— Exercise set —
• A. In the bug thread, which libvirt version does Roman Hodain confirm?
• B. Carry the bug thread forward from the point where it stops.

───── Provided text

Comment 4 Han Han 2020-05-29 09:35:31 UTC
(In reply to qing.wang from comment #3)
> Hi hhan,Could you please help to check on libvirt side to reproduce this bug
> ?

Forward to Yi Sun

Comment 5 yisun 2020-06-01 02:20:09 UTC
scsi part is covered by jgao now, and since libvirt namespace is a suspicious area, could you pls provide libvirt version? Guess it's the latest rhel7.8.z version?

Comment 6 Roman Hodain 2020-06-02 08:34:05 UTC
Yap, it is libvirt-4.5.0-33.el7_8.1.x86_64

Comment 7 Ademar Reis 2020-06-02 16:15:48 UTC
Given the namespaces are set and handled by libvirt, I'm changing the component.

Comment 8 gaojianan 2020-06-03 04:05:26 UTC
Reproduced in libvirt version and get the same results:
libvirt-6.3.0-1.module+el8.3.0+6478+69f490bb.x86_64
and
libvirt-4.5.0-33.el7_8.1.x86_64

Step:
Scenario1:
Edit the qemu.conf namespace as 
This namespace is turned on
 by default.
#namespaces = [ "mount" ]

1.Prepare scsi device(/dev/sdc) and start qemu-pr-helper:
# lsscsi
[0:0:0:0]    disk    ATA      MB0500GCEHF      HPGC  /dev/sda 
[1:0:0:0]    disk    ATA      MB0500GCEHF      HPGD  /dev/sdb 
[7:0:0:0]    disk    LIO-ORG  device.logical-  4.0   /dev/sdc 

#systemctl start qemu-pr-helper

2.Prepare a guest and attach xml:
# cat attach.xml
<disk type='block' device='lun'>
      <driver name='qemu' type='raw'/>
      <source dev='/dev/sdc'/>
      <reservations managed='yes'>
    </reservations>
<target dev='sdb' bus='scsi'/>
    </disk>

3.Hot-plug the device with 'reservations'
# virsh attach-device avocado-vt-vm1 attach.xml 
Device attached successfully

Check qemu-pr-helper process:
# ps -ef | grep qemu-pr-helper | grep -v grep
root       14342       1  0 23:32 ?        00:00:00 /usr/bin/qemu-pr-helper

4.Login the guest and run script as:
# cat test.sh
#! /bin/sh
sg_persist --no-inquiry -v --out --register-ignore --param-sark 123aaa "$@"
sg_persist --no-inquiry --in -k "$@"
sg_persist --no-inquiry -v --out --reserve --param-rk 123aaa --prout-type 5 "$@"

──────────
───── Listed records

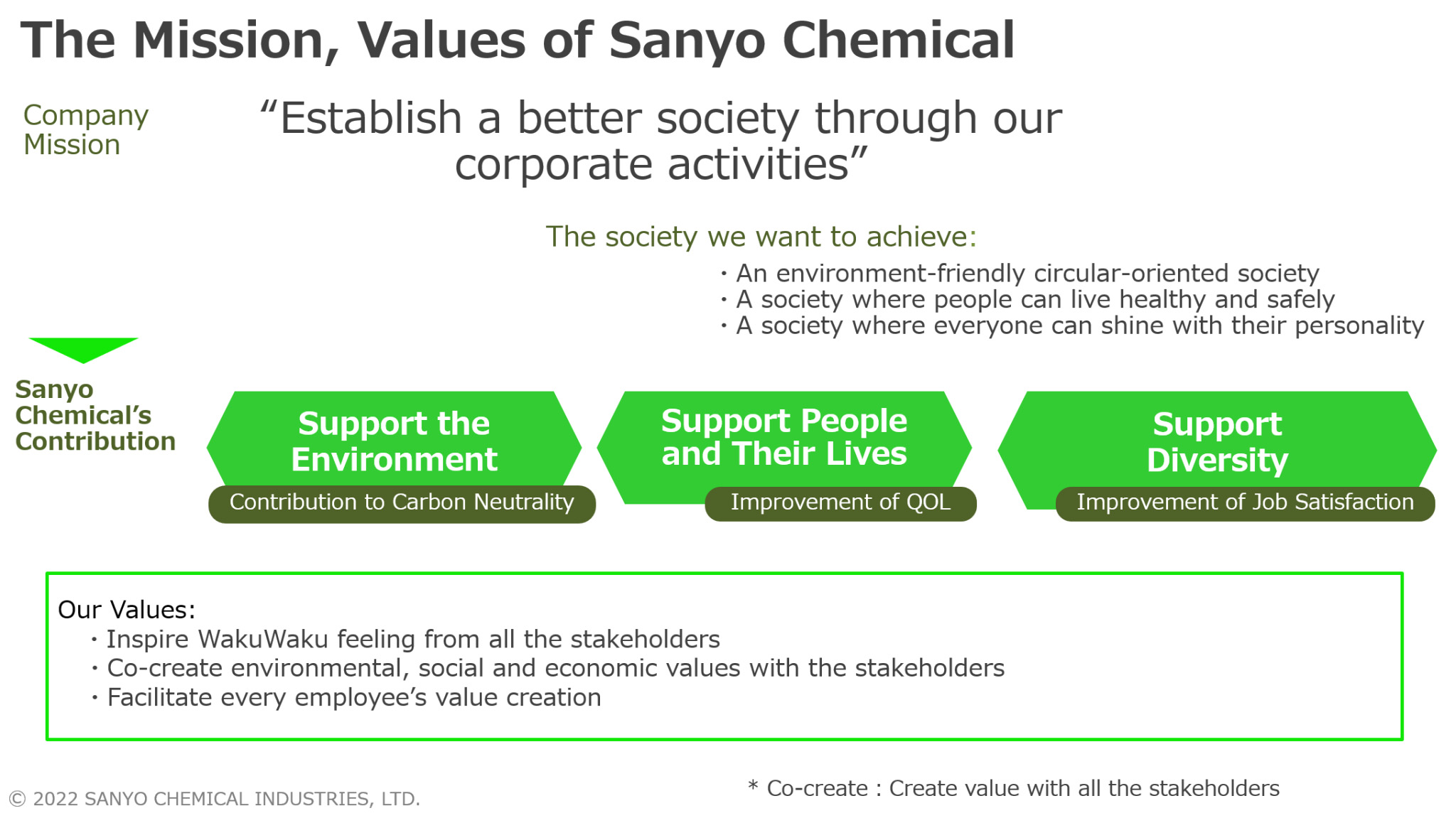 The Mission, Values of Sanyo Chemical

Company Mission

“Establish a better society through our corporate activities”

The society we want to achieve:
・An environment-friendly circular-oriented society
・A society where people can live healthy and safely
・A society where everyone can shine with their personality

Sanyo Chemical’s Contribution

Support the Environment
Contribution to Carbon Neutrality

Support People and Their Lives
Improvement of QOL

Support Diversity
Improvement of Job Satisfaction

Our Values:
・Inspire WakuWaku feeling from all the stakeholders
・Co-create environmental, social and economic values with the stakeholders
・Facilitate every employee’s value creation

© 2022 SANYO CHEMICAL INDUSTRIES, LTD.

* Co-create : Create value with all the stakeholders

──────────

— Response list —
• A. libvirt-4.5.0-33.el7_8.1.x86_64

• B.
sg_persist --no-inquiry --in -r "$@"
sg_persist --no-inquiry -v --out --release --param-rk 123aaa --prout-type 5 "$@"
sg_persist --no-inquiry --in -r "$@"
sg_persist --no-inquiry -v --out --register --param-rk 123aaa --prout-type 5 "$@"
sg_persist --no-inquiry --in -k "$@"

# sh test.sh /dev/sda
    Persistent reservation out cdb: 5f 06 00 00 00 00 00 00 18 00 
Persistent reservation out:
Fixed format, current; Sense key: Aborted Command
Additional sense: I/O process terminated
PR out (Register and ignore existing key): Aborted command, type: sense key, other than protection related (asc=0x10)
PR in (Read keys): Aborted command
sg_persist failed: Aborted command
    Persistent reservation out cdb: 5f 01 05 00 00 00 00 00 18 00 
Persistent reservation out:
Fixed format, current; Sense key: Aborted Command
Additional sense: I/O process terminated
PR out (Reserve): Aborted command, type: sense key, other than protection related (asc=0x10)
PR in (Read reservation): Aborted command
sg_persist failed: Aborted command
    Persistent reservation out cdb: 5f 02 05 00 00 00 00 00 18 00 
Persistent reservation out:
Fixed format, current; Sense key: Aborted Command
Additional sense: I/O process terminated
PR out (Release): Aborted command, type: sense key, other than protection related (asc=0x10)
PR in (Read reservation): Aborted command
sg_persist failed: Aborted command
    Persistent reservation out cdb: 5f 00 05 00 00 00 00 00 18 00 
Persistent reservation out:
Fixed format, current; Sense key: Aborted Command
Additional sense: I/O process terminated
PR out (Register): Aborted command, type: sense key, other than protection related (asc=0x10)
PR in (Read keys): Aborted command
sg_persist failed: Aborted command


Failed

Scenario 2:
Edit the qemu.conf namespace as 
This namespace is turned on
 by default.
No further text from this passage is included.